I chose one, and the card reader then reflected on the words, giving me some historical setting and theological significance. He then, in a deft change of gear, began to apply these ideas to me, based on his impressions of who I was. (For the record, I had chosen Luke 2.30, "Mine eyes have seen salvation.")

I was wary of a psychological car-crash ahead. In the hands of the wrong person, our brief card relationship was an accident waiting to happen. I had been with him only a minute, and here he was, armed with a Bible verse, daring to im-agine that he knew me in some way.

With my manipulation radar on red alert, the omens were not good - but, fortunately, he was. I had said nothing about myself, offered no clues, but this card reader re-vealed a quite profound understanding of my psyche. My suspicious soul melted in his presence as he asked me to turn over another card, a further Gospel scene, with a few words highlighted (John 13.34: "A new commandment I give you: love one another"). Again, he spoke briefly about the meaning of the words, and then brought his insight to bear on my life.

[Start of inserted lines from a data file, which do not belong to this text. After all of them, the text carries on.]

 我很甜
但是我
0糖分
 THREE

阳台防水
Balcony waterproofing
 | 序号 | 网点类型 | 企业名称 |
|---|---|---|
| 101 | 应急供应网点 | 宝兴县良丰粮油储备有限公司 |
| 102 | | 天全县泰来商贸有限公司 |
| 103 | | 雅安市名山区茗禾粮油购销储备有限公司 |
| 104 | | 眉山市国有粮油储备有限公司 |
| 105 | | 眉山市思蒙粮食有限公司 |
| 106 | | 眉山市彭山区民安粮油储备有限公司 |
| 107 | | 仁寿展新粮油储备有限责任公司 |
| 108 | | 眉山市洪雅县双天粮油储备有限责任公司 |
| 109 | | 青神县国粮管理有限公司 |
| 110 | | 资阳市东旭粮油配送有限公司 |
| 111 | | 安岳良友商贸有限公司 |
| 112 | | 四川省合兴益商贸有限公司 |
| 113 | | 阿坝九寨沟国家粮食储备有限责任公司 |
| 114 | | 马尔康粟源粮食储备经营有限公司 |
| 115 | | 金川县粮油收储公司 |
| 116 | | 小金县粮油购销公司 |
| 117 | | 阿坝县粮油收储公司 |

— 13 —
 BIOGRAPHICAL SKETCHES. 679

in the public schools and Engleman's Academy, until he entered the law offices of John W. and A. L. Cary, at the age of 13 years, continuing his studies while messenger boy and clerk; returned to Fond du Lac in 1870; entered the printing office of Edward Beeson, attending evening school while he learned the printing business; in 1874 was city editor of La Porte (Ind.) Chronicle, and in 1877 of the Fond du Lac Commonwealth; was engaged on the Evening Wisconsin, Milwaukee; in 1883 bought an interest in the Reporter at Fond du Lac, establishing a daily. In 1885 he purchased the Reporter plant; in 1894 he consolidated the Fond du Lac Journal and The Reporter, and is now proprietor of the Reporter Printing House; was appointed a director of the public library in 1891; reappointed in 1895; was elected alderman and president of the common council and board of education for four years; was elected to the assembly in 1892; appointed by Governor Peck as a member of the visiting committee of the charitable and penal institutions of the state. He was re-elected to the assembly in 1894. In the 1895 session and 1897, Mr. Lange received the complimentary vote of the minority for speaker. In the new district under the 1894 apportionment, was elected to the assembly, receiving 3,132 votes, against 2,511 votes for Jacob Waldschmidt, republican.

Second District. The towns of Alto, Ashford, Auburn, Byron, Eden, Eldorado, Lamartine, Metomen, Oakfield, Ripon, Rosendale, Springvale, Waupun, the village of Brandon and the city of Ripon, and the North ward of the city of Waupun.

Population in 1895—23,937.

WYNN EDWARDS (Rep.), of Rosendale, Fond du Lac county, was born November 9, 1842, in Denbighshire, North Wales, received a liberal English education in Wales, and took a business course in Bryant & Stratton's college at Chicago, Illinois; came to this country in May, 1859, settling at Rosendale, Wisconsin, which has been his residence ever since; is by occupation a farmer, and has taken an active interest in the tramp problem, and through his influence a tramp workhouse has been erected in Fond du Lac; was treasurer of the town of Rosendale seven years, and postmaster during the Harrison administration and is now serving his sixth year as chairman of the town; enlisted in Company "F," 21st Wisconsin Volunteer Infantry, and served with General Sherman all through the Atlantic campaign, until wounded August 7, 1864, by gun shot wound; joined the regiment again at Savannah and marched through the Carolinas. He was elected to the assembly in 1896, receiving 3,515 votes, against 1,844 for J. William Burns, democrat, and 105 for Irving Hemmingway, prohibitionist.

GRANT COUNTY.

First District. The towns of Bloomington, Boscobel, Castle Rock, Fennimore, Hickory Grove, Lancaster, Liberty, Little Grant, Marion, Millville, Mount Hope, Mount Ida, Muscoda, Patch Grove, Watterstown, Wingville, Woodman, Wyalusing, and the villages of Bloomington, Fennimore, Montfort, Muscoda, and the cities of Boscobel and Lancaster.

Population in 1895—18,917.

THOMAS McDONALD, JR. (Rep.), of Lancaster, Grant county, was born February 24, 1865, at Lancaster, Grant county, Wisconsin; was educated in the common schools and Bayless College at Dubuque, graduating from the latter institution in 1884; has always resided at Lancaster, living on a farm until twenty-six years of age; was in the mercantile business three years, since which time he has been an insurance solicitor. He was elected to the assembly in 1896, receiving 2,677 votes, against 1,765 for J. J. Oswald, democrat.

"Cold reading", in all its different forms, has a poor track record. Practitioners are adept at talking in banal generalities that simply reinforce the grandiose self-perception of the client: "I can see that you don't suffer fools gladly. . . You do things your own way. . . an in-dependent spirit," etc.

But my friend with the cards did not spin me some yarn about the Lord leading me into a wonderful new ministry; neither did he batter me with things that he thought I ought to hear. Instead, he displayed precise and sensitive knowledge about my inner workings which few have noticed before.

Truth is an elusive mistress during the wearying slog up Advent Hill. But it could be that a surprise is on the cards.